Teach a real lesson. There’s no reason why you can’t start covering content on the very first day of school! You don’t have to dive into anything too nitty-gritty, but don’t be afraid to just start. Remember, this is a win-win: it helps you get one step ahead in covering all of those standards you want to master, and it sets the tone- it lets students know that there won’t be much time to play in your class. It’s an important class and there is a lot to do!
Part of your lesson could incorporate a brief introduction to your class and/ or what the purpose of the class is. It’s not a waste of time to point out the ways your course is relevant to them in real life, but then jump right into some content!

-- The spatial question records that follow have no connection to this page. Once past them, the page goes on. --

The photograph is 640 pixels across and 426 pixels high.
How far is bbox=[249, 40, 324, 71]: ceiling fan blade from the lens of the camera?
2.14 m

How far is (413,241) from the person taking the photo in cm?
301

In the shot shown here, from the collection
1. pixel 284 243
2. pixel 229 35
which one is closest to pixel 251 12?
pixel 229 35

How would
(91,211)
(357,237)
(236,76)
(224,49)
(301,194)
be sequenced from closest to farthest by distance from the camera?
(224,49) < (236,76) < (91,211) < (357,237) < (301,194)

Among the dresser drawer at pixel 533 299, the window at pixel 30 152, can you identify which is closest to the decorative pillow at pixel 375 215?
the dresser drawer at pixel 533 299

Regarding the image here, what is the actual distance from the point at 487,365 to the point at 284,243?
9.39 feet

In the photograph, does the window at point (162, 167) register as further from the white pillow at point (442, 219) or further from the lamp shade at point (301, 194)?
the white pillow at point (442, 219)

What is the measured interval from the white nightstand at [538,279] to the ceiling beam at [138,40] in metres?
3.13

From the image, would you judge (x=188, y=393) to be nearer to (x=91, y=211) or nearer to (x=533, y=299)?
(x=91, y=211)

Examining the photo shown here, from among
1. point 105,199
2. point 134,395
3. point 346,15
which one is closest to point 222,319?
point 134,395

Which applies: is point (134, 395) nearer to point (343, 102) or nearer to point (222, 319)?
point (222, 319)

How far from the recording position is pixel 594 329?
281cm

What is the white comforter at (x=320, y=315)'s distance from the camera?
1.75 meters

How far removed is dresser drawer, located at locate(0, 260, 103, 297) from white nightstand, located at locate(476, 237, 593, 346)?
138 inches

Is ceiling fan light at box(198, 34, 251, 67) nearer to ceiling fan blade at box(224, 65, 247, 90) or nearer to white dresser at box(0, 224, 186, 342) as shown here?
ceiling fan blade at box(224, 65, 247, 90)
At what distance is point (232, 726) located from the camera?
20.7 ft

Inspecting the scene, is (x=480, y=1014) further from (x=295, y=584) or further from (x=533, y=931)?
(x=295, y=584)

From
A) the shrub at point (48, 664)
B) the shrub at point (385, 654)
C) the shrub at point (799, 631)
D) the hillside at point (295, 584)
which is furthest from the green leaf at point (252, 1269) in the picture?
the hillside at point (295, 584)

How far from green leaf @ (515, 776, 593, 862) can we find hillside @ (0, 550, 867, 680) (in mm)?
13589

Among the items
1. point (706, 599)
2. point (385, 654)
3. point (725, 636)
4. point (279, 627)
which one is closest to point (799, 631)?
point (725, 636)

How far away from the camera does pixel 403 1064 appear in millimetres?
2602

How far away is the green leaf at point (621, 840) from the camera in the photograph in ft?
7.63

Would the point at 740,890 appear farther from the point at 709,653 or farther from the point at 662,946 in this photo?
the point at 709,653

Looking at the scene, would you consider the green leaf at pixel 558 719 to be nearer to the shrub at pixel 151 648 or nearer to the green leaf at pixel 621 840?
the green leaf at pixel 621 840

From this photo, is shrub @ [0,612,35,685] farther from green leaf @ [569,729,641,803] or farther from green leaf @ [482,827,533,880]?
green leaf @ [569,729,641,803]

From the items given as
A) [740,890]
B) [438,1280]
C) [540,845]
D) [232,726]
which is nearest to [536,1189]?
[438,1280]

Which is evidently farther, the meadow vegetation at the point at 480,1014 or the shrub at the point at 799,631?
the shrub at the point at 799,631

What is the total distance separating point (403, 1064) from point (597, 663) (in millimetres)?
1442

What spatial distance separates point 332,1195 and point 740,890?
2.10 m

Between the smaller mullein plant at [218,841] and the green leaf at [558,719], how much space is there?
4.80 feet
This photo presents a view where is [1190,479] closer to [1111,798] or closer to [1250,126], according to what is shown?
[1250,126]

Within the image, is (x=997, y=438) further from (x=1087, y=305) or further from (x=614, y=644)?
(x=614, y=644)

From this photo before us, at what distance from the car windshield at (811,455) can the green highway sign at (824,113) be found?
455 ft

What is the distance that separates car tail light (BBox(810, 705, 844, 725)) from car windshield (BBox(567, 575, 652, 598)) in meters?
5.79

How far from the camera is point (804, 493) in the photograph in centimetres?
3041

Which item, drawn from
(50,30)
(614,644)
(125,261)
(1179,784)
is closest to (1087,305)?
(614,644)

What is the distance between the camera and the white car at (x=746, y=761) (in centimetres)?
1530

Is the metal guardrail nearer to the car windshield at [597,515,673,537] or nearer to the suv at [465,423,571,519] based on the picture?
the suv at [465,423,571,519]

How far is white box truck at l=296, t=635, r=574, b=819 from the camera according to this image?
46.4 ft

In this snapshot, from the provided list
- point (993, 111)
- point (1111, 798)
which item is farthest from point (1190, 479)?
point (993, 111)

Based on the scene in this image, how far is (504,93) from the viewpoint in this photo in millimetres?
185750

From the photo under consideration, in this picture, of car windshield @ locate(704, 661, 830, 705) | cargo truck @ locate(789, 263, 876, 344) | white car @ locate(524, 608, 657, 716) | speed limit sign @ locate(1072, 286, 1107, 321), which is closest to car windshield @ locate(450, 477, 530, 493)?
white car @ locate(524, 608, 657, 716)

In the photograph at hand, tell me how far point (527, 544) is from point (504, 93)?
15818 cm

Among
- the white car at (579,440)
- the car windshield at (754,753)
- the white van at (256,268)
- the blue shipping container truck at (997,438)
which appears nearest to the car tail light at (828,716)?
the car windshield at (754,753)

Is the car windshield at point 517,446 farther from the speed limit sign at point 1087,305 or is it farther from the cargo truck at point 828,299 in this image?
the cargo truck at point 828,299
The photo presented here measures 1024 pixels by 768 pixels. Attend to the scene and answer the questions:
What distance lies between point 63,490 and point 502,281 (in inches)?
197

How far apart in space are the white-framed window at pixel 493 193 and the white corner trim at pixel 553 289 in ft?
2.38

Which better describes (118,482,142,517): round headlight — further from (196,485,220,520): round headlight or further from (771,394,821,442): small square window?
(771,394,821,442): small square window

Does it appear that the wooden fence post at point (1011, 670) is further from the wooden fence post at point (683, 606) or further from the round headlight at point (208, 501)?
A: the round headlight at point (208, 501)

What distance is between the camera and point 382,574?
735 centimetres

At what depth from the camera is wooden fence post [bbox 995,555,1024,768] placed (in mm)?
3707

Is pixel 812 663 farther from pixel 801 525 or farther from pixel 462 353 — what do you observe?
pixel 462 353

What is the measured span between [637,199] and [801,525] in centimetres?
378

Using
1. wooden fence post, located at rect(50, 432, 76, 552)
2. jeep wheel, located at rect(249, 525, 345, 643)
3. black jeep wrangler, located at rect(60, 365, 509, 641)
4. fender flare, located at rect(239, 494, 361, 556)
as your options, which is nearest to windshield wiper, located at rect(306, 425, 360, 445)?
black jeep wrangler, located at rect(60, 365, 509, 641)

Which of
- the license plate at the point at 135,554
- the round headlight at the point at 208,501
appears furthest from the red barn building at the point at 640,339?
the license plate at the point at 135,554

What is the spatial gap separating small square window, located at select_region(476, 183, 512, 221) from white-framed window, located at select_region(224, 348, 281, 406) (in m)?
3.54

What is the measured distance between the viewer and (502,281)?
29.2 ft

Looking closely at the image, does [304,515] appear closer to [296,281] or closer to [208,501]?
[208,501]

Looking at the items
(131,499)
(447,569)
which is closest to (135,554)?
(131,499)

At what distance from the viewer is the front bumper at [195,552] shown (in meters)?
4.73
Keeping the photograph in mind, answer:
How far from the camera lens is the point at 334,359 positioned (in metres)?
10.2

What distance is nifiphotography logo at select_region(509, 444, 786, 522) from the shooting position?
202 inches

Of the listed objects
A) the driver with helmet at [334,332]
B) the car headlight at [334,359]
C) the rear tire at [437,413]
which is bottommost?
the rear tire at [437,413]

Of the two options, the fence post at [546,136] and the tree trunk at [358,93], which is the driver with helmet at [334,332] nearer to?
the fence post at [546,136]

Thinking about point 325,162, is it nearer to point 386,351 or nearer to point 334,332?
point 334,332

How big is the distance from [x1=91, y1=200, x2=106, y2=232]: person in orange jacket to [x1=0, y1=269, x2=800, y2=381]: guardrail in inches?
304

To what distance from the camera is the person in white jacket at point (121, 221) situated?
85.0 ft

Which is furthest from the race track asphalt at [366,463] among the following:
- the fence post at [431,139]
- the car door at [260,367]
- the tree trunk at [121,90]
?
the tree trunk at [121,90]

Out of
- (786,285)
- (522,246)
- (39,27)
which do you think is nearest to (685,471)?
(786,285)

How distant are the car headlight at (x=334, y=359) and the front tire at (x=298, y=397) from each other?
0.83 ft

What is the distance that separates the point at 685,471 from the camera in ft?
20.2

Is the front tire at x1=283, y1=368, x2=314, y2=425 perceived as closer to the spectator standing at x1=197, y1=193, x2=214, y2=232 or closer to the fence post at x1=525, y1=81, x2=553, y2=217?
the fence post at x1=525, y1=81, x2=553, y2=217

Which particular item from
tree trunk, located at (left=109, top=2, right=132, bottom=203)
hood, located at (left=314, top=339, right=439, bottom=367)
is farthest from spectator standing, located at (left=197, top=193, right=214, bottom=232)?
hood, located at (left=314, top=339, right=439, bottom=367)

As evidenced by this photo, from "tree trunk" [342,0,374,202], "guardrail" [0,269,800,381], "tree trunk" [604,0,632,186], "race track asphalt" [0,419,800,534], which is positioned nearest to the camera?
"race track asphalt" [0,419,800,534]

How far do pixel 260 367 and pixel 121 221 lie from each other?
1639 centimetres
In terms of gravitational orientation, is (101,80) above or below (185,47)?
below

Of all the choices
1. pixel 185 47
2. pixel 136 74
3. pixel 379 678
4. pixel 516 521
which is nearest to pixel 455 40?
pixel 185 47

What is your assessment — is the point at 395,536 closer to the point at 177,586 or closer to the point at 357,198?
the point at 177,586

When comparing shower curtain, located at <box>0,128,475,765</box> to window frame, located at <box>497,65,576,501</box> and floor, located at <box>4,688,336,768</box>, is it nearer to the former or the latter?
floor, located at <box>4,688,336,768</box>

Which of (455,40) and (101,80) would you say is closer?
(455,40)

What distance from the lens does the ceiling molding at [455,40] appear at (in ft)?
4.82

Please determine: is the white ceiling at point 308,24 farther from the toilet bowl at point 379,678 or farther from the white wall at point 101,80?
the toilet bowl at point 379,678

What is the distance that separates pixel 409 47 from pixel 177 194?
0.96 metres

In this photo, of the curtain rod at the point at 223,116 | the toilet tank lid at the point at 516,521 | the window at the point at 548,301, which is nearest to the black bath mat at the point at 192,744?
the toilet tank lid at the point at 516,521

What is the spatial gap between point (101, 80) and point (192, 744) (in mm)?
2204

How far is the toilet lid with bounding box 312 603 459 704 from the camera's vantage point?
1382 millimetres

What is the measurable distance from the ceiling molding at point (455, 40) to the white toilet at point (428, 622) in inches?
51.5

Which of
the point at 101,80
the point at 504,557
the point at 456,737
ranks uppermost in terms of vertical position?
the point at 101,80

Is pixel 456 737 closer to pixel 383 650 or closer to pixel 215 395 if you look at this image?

Contrary to how society (and sometimes our students or even their parents) treats you, you’re not an entertainer, social event coordinator, therapist, or friend. You’re the professional instructor, and they’ve been placed in your class to learn and grow under your leadership. Take the reins and go for it! You’ll be glad you did.
Use a seating chart. Even if you don’t plan on having a seating chart during the year, or if you’re using flexible seating, using a seating chart during the first week or two is an easy way to help you start to learn names, quickly take roll, and again, set that tone of organization and structure. You never want to do anything to give your students the impression that they can be in charge of your class. They are in charge of their learning- you are in charge of the class.
I like having a seating chart for as long as I feel is necessary, and depending on the class, later on letting them choose their seats as a privilege. There aren’t many rewards you have to leverage with, especially with high schoolers, so use free-choice seating as a privilege to be earned and not an automatic right. Teens are social creatures- they will often comply with your class guidelines if it means they get to sit with their friends and/ or not near that one annoying kid.
There are many ways to approach the first day of school, but the last way we want to approach it is with intimidation. I hope some of these thoughts have sparked in you greater confidence and fresh ideas to have the best year ever, whether it’s your first or forty-first!
Happy teaching, everyone!
How do you structure the first day of class? I’d love to hear your thoughts.